Daria Pająk

Personal information
- Full name: Daria Pająk
- Nationality: Polish
- Born: 11 January 1993 (age 33) Piła, Poland
- Home town: Lake Wales, Florida, U.S.
- Education: Webber International University
- Years active: 1999–present
- Height: 173 cm (5 ft 8 in)
- Weight: 85 kg (187 lb)
- Other interests: Bodybuilding
- Website: dariapajak.com

Bowling Information
- Country: Poland
- Sport: Bowling
- Event: PWBA Tour
- Turned pro: 2017
- Dominant hand: Right (cranker delivery)

Achievements and titles
- Personal bests: 1 PWBA Tour win; Multiple 300 games

= Daria Pająk =

Polish-American professional bowler

Daria Pająk (born 11 January 1993) is a competitive bowler on the Professional Women's Bowling Association (PWBA) Tour in the United States.
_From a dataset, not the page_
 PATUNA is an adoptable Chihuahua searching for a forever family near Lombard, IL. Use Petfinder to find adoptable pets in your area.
Following early bowling success in Poland, Pająk moved to the United States in 2012, eventually going professional and earning PWBA 2017 Rookie of the Year.

== Youth and education ==
Born in Piła, Poland, to parents Bozena and Miroslaw Pająk, she was 6 years old when the first bowling facility opened in Poznań in 1999. Daria won the National Youth Championship at age 11 and was selected to represent Poland in the European Youth Championship.

She worked with coach Costas Mitsingas before attending Webber International University in Babson Park, Florida, in 2012. During four years of college, Pająk was a part of a team that won the NAIA championship twice and the Intercollegiate Team Championship, the second biggest title in college bowling after the NCAA championship.

== Career ==
After college, Pająk participated in a few tournaments on the PWBA Tour and PBA Tour. She qualified second for the USBC Queens, made match play at the U.S. Women's Open, and finished ninth at the 2016 PBA World Series of Bowling Cheetah Championship. Later on, bowling companies 900 Global, Turbo Grips, Bowler X and Coolwick sportswear signed her as a pro-staff athlete.
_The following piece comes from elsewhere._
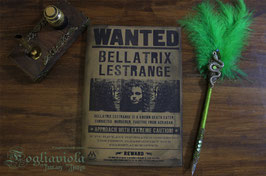 Black Wizard Notebook: Sirius Black o Bellatrix Lestrange?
She applied for a pro card to bowl on the PWBA Tour professionally. She won her first PWBA title in the 2017 PWBA Greater Detroit Open and finished second to USBC Hall of Famer Liz Johnson in the U.S. Women's Open. She was named PWBA Rookie of the Year in 2017.

In 2018, she continued the PWBA tour in the United States and also appeared in some European Bowling Tour (EBT) tournaments.

In June 2021, Pajak was invited to participate in the PBA King of the Lanes: Empress Edition event that was televised nationally in the US on Fox Sports 1. She won her first challenge match and held the Empress position for two more rounds, earning $25,000.

==In popular culture==
Pająk and the Wikipedia article about her were namedropped in the fourth season of What We Do in the Shadows, during the 2022 "Pine Barrens" episode.